Report every line in the entries below that contains the word "viewer".

| EXCERPTED DATA |

----------------

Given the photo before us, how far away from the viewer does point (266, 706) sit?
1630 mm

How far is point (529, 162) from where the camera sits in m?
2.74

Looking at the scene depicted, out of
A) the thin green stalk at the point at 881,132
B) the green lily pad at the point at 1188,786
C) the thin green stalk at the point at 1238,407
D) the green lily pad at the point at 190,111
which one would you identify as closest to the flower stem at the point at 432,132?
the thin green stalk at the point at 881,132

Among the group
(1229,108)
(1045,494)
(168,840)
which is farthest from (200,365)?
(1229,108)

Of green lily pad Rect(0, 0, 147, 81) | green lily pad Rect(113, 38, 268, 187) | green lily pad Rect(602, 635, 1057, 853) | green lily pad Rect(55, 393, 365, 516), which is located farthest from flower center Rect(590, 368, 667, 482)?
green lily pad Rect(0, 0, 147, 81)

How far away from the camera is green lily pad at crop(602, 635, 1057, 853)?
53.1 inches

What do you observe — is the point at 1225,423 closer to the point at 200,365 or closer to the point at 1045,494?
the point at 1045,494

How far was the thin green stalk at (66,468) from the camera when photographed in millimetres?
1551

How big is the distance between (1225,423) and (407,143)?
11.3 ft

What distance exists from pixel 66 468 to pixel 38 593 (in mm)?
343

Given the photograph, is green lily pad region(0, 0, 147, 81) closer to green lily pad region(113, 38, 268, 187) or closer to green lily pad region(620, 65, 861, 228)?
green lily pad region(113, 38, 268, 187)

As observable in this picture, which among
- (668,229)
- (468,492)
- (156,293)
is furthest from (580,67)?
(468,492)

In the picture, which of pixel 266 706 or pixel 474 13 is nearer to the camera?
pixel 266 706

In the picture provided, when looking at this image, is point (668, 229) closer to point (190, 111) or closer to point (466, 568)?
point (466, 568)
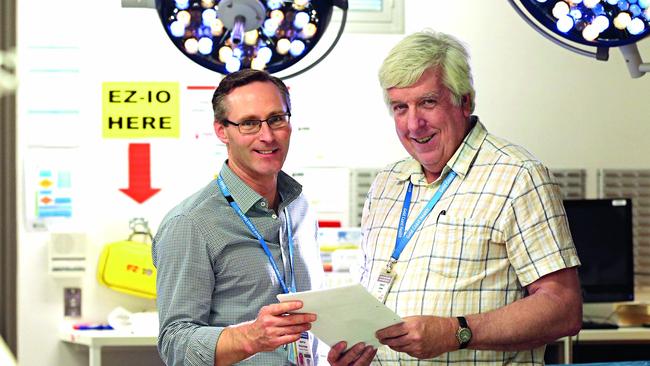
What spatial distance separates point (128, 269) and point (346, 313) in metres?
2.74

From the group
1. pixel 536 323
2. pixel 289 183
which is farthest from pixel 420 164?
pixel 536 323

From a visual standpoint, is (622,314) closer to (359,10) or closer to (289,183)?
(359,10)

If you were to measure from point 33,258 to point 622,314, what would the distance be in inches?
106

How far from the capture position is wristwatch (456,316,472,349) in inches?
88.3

----------------

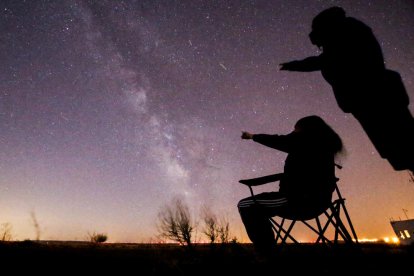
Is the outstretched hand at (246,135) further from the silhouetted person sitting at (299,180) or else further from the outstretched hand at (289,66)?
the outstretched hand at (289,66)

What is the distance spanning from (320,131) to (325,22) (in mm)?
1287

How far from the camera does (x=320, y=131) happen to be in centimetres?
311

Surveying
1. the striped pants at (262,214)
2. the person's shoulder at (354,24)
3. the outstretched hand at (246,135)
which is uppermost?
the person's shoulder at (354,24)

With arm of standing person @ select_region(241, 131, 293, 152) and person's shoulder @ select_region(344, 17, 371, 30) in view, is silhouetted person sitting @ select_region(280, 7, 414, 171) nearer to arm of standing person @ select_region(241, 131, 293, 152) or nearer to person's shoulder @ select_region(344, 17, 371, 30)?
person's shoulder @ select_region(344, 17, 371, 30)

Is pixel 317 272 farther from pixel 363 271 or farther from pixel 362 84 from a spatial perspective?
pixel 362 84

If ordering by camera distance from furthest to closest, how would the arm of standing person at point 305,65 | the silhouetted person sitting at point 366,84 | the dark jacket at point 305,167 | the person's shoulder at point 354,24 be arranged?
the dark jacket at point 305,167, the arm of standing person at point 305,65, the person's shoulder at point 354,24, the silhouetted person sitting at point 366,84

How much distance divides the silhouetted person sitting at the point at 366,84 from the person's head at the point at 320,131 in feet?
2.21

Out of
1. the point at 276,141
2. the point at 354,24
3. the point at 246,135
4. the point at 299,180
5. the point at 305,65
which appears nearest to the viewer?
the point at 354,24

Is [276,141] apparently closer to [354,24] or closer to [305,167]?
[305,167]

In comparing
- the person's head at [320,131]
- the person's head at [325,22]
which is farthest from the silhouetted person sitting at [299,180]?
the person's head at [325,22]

----------------

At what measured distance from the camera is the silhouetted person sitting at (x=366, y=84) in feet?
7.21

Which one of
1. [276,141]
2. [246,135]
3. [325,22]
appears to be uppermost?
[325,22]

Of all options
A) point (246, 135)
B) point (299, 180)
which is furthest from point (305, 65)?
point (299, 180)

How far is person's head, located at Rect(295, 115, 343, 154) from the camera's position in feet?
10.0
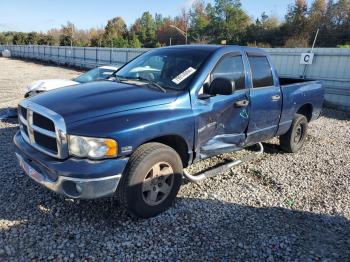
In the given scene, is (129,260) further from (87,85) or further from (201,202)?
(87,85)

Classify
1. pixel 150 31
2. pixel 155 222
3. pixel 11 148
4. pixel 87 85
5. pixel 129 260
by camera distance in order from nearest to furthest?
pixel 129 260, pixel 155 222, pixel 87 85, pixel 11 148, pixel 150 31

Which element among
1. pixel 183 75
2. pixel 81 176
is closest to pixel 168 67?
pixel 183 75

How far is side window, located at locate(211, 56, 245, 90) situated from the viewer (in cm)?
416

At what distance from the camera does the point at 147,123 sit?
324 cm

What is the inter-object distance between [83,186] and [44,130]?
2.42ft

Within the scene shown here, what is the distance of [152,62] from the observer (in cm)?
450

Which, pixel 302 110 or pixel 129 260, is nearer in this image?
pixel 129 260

----------------

| REPLY TO THE TASK |
Given the photo before us, how far away from the viewer does point (266, 706) sit?
which appears nearest to the viewer?
How far is side window, located at locate(211, 56, 245, 90) situated from the viewer (in cm)?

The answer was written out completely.